Cartoon critics Phil Witte and Rex Hesner look behind the gags to debate what makes a cartoon tick. This week our intrepid critics take a look at Grandparents.
First up is Roz Chast with a cartoon featuring a grandpa seated between two grandkids who are curious about a wondrous thing that seems to come from a fairytale. They’ve heard him explain it once, but they find the concept so intriguing they want to hear about it again. Grandpa seems pleased to oblige. Pensions have largely disappeared, but the diamond-patterned wallpaper in a Roz Chast cartoon endures.
Along the same theme is a cartoon by Phil Witte, co-author of this blog. The subject is another concept from bygone days: civility. The first line of the caption puts across the gag, much like the Chast cartoon, and the second line adds a layer to the gag that’s almost poignant.

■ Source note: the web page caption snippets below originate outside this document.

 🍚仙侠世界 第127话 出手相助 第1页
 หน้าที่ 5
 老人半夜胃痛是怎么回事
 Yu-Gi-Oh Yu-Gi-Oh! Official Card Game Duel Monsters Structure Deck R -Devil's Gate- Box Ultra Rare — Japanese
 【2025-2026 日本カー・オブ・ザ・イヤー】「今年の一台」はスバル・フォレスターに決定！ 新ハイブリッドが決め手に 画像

One more “tell us agin” cartoon, this one by James Stevenson featuring anthropomorphic frogs. A little knowledge of French Impressionism is needed to get the gag, of course. Stevenson depicts several lily pads receding into the distance to convey a marshy environment that inspired Monet’s late works.

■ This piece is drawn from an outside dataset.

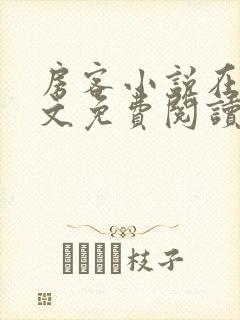 房客小说在线全文免费阅读笔趣阁无弹窗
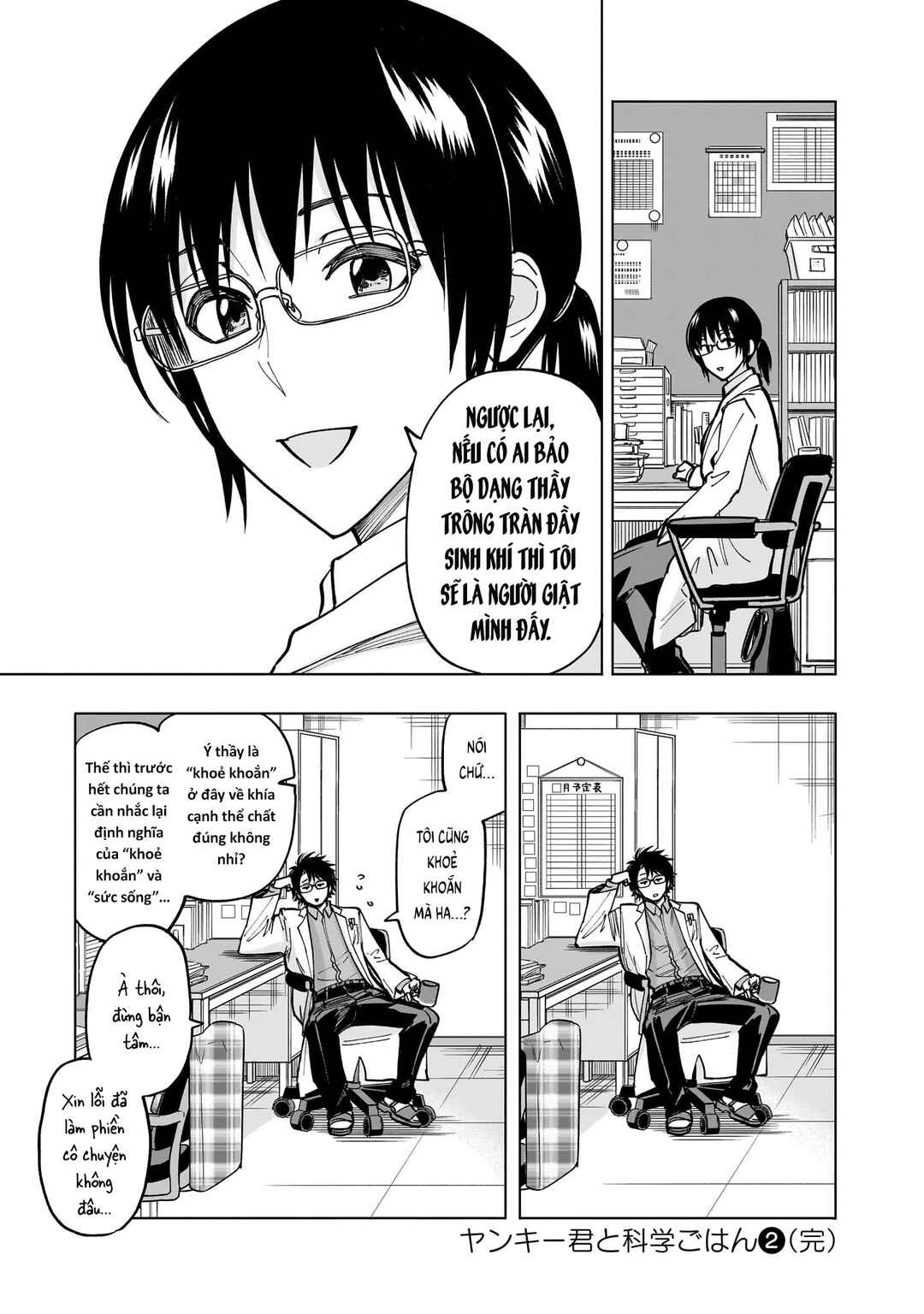 Yankee-kun to Kagaku Gohan Chapter 8 - Page 55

The relationships between generations are not always convivial, a point made sharply by David Sipress. The grandchild no doubt thinks Gramps has lost his mind, while Dad looks on disapprovingly. Even without the wrinkles, one can immediately determine that the speaker is elderly: he’s wearing a necktie. Incidentally, the painting on the wall looks very much like other works of art in Sipress’s cartoons, resembling a framed “grawlix,” the typographical symbols used in comic strips to represent swear words.
Here’s another Sipress cartoon, this one with an immigrant grandfather, whose memories of the Old Country are bittersweet or maybe just mixed up. The setting on the ship may have evoked recollections of entering New York Harbor on his way to Ellis Island. The grandkids are baffled.
Grandmas need to get into the act, too, and Bruce Kaplan meets the challenge with a cartoon that has a Yiddish-inflected caption. She’s a bubbe not to taken lightly as she charges in, demanding her right to crow about her grandchild, but her friends don’t seem to mind. This is one of the few cartoons by BEK where two characters are smiling … three or more if you count the grandkids in the photos.
Ben Schwartz takes us back to World War II and an inspirational squad leader with a remarkable talent for accurately imagining the future. In addition to the excellent artwork—those propeller warplanes establish the timeframe—the caption is a fine example of anticlimax, stretched out over 27 words in the third sentence.
Moving along to a couple peculiar cartoons, we have two grandpas about to duke it out in a cartoon by Zach Kanin. Apparently older men lose track of their waistlines, resulting in high-pants syndrome.
When it comes to absurdist humor, few can match P.S. Mueller. Everything about this cartoon is startling: the Picassoesque treatment of the woman, the needle-like hair of the child (a boy?), the caption in an oddly shaped banner, and of course the gag itself. Mueller has a unique artistic style to go with his quirky sense of humor.
We began with a Chast cartoon with the title “Once upon a time,” and close with a fairytale-themed cartoon by the great Sam Gross. His story has a surprise ending satisfying to both Grandma and her lupine paramour, though Little R.R. probably would like to unsee this scene. And they lived happily ever after.